::: EXCERPTED DATA :::

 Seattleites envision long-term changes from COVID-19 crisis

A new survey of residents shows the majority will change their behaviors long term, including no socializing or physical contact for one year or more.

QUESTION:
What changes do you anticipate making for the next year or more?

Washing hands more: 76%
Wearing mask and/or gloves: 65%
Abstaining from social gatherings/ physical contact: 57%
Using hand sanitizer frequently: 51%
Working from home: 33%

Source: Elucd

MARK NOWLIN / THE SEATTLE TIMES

:::

WHAT TO DO – The records above need to be duplicated. Keep every word unchanged.

RESPONSE TO THIS TASK –
 Seattleites envision long-term changes from COVID-19 crisis

A new survey of residents shows the majority will change their behaviors long term, including no socializing or physical contact for one year or more.

QUESTION:
What changes do you anticipate making for the next year or more?

Washing hands more: 76%
Wearing mask and/or gloves: 65%
Abstaining from social gatherings/ physical contact: 57%
Using hand sanitizer frequently: 51%
Working from home: 33%

Source: Elucd

MARK NOWLIN / THE SEATTLE TIMES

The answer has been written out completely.